-- Start of Record extracts --
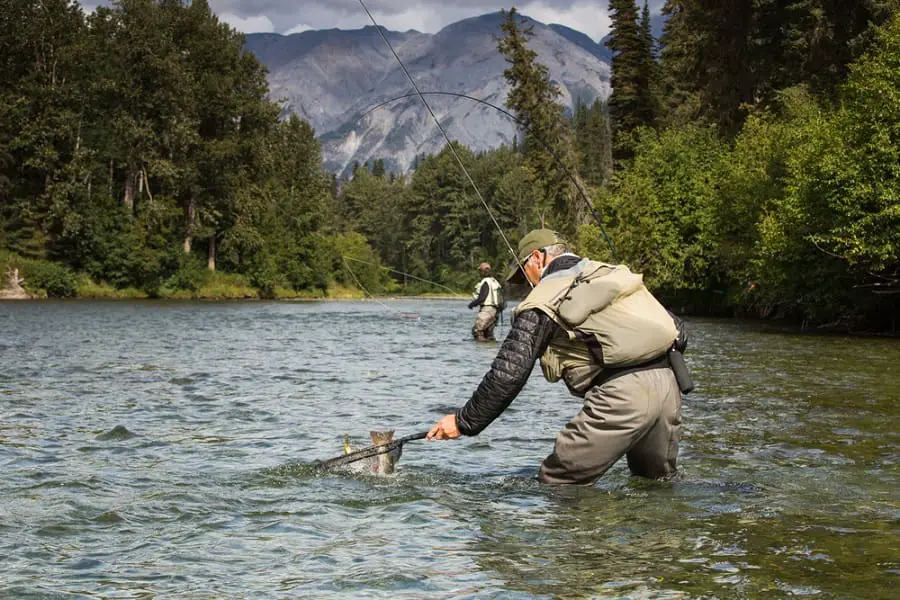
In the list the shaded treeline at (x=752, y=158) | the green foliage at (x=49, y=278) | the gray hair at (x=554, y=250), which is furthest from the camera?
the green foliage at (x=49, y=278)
-- End of Record extracts --
-- Start of Record extracts --
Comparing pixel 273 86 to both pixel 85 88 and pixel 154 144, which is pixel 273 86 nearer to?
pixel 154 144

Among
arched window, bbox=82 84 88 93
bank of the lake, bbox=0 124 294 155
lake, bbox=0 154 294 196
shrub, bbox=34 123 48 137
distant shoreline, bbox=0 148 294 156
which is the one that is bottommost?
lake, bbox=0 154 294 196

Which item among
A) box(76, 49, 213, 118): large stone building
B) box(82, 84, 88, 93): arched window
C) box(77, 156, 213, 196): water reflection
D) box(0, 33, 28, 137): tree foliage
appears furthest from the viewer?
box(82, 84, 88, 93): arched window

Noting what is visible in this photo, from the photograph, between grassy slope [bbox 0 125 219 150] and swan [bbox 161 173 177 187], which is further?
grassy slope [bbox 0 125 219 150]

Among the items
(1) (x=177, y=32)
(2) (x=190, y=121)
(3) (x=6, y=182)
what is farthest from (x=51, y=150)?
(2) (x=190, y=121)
-- End of Record extracts --
* [Set exercise] Collect every line from the rows above that contains the word "grassy". Treat uppercase and lowercase as different.

* [Expected answer]
Noting what is visible in this photo, from the photograph, between grassy slope [bbox 0 125 219 150] and swan [bbox 161 173 177 187], which is further?
grassy slope [bbox 0 125 219 150]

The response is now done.